### Work instructions
For each line below with the word "Rusa", write out a copy.

Records drawn from a dataset:
++++
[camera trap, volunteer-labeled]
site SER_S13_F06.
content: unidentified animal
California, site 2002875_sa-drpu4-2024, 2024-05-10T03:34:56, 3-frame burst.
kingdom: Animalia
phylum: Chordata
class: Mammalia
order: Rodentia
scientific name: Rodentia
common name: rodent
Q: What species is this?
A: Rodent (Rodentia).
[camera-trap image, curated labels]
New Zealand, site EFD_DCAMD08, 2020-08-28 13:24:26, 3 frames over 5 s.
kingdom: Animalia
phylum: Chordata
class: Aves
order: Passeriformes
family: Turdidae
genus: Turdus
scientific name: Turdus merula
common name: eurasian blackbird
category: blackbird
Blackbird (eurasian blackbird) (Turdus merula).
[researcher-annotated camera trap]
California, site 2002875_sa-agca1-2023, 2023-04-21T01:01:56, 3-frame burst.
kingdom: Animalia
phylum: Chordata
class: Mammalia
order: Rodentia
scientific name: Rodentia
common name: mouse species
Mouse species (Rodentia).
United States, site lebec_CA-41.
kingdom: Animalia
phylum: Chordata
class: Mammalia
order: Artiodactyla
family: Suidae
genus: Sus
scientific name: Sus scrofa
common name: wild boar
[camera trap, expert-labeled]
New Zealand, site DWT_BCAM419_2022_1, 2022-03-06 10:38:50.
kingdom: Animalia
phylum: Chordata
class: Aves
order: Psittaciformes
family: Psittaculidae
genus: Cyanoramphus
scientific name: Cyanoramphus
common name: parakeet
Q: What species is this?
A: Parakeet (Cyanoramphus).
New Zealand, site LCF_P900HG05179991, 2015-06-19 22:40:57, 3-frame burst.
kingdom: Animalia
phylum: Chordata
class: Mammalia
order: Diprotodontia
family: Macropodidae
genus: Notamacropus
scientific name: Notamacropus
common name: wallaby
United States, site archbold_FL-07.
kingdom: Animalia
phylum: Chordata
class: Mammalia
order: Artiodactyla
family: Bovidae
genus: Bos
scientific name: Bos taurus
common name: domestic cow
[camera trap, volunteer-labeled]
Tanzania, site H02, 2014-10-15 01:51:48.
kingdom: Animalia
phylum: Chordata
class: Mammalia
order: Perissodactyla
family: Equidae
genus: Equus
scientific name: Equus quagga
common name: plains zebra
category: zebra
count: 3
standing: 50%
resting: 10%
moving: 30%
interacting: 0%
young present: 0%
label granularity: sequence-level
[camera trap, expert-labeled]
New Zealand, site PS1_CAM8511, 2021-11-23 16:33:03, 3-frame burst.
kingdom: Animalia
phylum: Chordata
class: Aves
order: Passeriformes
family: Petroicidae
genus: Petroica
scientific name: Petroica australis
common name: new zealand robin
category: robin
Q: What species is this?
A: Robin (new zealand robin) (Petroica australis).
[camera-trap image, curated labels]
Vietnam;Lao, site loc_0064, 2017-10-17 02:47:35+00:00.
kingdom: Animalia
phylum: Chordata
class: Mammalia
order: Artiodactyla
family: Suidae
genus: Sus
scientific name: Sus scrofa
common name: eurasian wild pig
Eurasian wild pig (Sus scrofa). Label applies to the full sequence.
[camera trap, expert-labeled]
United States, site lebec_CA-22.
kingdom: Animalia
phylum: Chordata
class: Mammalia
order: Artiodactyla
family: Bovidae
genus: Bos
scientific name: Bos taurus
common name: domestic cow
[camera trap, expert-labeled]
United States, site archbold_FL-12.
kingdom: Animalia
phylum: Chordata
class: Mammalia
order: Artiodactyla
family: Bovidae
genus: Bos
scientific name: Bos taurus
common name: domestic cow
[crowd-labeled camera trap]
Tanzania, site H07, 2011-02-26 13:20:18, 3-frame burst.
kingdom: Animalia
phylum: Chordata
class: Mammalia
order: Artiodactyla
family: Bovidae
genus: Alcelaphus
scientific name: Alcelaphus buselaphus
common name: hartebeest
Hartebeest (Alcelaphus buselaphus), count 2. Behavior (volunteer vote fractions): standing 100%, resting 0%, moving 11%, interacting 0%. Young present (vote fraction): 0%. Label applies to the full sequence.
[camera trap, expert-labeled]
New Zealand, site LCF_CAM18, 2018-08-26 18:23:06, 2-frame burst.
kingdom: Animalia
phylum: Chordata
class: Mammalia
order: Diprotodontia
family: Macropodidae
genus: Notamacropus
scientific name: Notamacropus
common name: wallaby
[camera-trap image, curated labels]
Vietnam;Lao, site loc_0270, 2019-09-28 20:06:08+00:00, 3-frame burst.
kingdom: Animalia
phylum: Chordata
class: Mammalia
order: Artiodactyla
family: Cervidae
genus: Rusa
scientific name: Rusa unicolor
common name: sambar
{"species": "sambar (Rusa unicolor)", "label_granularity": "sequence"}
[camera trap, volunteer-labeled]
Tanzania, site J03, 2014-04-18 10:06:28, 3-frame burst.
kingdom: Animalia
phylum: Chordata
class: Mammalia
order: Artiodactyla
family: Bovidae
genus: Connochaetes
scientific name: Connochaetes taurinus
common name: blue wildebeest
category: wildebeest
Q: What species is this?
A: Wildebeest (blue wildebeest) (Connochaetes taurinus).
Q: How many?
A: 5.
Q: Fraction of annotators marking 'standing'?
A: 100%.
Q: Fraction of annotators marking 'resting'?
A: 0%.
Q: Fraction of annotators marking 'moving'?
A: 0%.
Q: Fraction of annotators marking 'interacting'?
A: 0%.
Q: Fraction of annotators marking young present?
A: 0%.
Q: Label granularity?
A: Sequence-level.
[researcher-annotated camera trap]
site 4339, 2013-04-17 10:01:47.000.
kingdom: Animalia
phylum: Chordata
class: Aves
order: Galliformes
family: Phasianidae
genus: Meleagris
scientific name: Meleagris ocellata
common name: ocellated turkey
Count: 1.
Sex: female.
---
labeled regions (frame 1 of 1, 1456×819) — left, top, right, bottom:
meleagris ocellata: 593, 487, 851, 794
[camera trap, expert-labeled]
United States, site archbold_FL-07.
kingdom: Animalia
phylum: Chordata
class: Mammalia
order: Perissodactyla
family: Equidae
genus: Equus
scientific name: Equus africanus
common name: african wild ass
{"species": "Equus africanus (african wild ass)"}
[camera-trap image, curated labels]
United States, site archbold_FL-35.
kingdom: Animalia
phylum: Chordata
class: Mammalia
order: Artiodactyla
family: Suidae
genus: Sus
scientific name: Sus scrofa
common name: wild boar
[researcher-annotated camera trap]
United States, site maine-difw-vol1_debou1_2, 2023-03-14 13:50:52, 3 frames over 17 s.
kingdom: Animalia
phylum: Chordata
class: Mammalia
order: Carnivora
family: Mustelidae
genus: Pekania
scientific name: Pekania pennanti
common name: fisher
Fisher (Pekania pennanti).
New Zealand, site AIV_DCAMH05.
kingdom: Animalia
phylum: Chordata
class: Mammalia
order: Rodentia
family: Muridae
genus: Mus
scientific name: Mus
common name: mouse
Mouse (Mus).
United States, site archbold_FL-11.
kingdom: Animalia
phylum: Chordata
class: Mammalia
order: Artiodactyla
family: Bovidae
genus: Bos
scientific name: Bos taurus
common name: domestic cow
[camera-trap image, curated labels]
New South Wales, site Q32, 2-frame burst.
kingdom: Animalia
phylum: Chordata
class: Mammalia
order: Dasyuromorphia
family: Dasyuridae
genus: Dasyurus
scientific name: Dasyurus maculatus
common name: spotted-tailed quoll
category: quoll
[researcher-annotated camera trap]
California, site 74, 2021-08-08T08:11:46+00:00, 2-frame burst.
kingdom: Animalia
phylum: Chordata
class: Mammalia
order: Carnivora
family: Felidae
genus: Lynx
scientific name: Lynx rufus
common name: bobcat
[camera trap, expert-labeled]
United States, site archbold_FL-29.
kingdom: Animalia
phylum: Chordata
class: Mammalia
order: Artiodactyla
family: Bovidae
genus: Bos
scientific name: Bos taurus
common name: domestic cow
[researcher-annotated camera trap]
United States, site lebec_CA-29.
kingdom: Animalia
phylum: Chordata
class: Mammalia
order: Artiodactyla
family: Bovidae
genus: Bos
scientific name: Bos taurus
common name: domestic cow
++++
### Task answer
genus: Rusa
scientific name: Rusa unicolor
{"species": "sambar (Rusa unicolor)", "label_granularity": "sequence"}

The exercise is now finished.